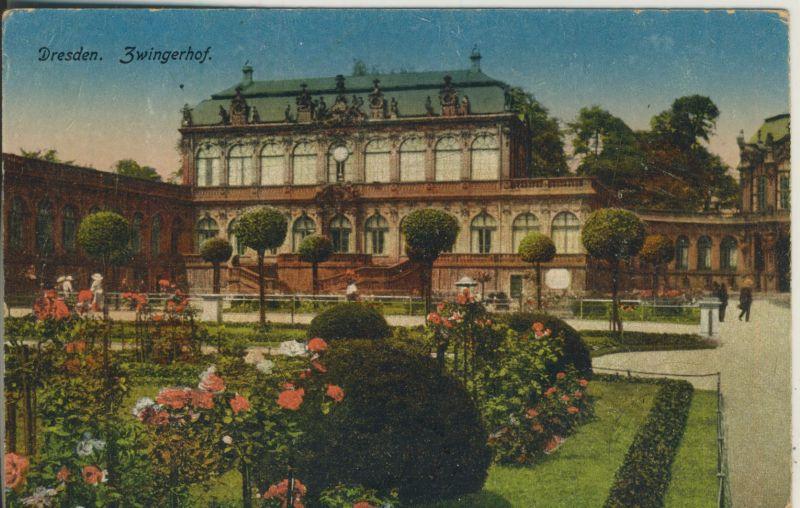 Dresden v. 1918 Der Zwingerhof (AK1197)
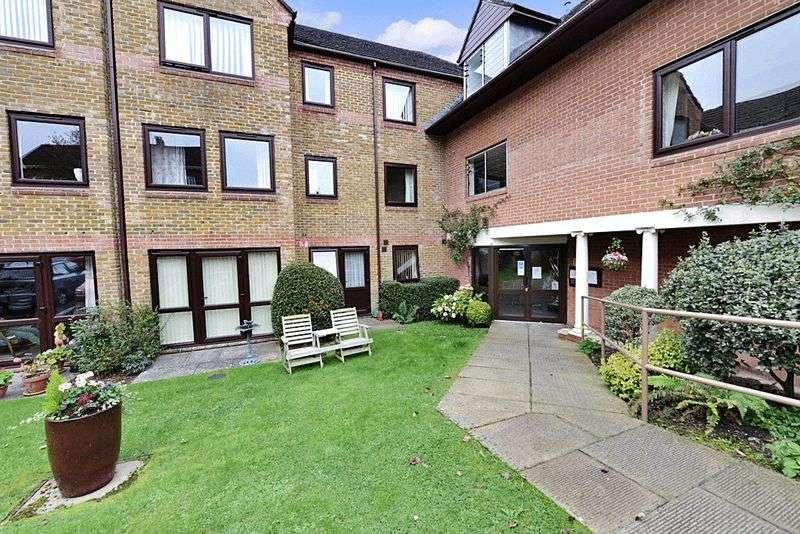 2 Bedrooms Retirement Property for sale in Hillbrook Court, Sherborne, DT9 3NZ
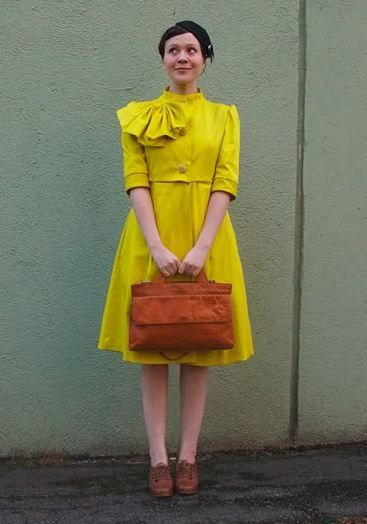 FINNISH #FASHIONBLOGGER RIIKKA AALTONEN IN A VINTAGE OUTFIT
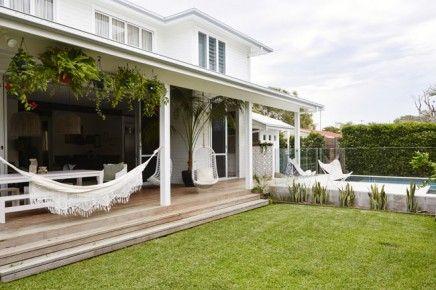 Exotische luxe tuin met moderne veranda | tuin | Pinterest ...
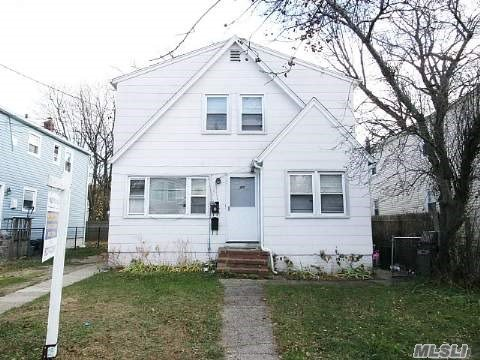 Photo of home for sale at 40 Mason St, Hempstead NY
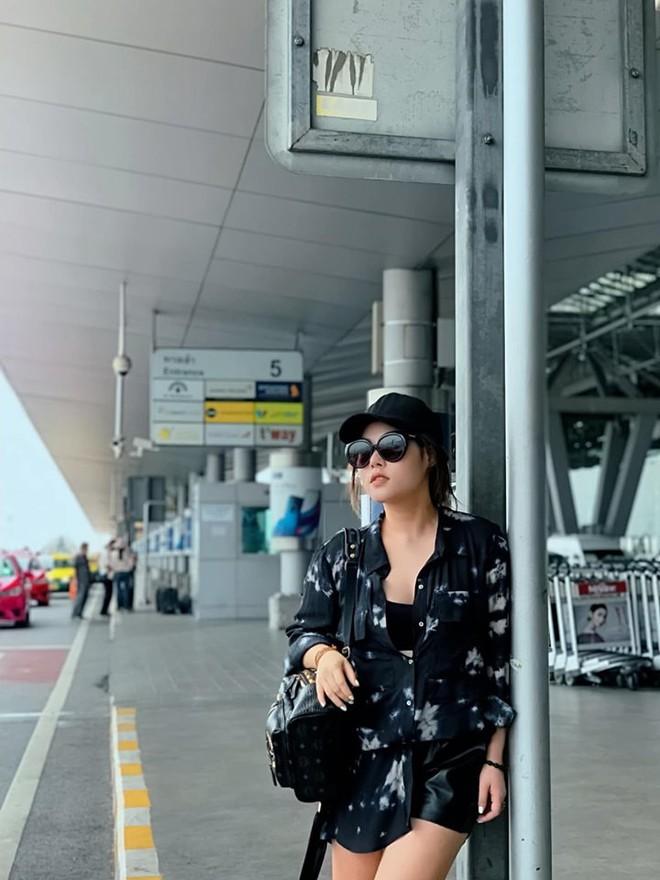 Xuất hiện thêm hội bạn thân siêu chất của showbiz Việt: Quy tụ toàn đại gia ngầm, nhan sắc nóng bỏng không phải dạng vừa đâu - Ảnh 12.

+ + + + + + +

● Goal of the exercise
Return each entry exactly as it appears above, but exclude the pictures.

● Result of this exercise
 Dresden v. 1918 Der Zwingerhof (AK1197)
 2 Bedrooms Retirement Property for sale in Hillbrook Court, Sherborne, DT9 3NZ
 FINNISH #FASHIONBLOGGER RIIKKA AALTONEN IN A VINTAGE OUTFIT
 Exotische luxe tuin met moderne veranda | tuin | Pinterest ...
 Photo of home for sale at 40 Mason St, Hempstead NY
 Xuất hiện thêm hội bạn thân siêu chất của showbiz Việt: Quy tụ toàn đại gia ngầm, nhan sắc nóng bỏng không phải dạng vừa đâu - Ảnh 12.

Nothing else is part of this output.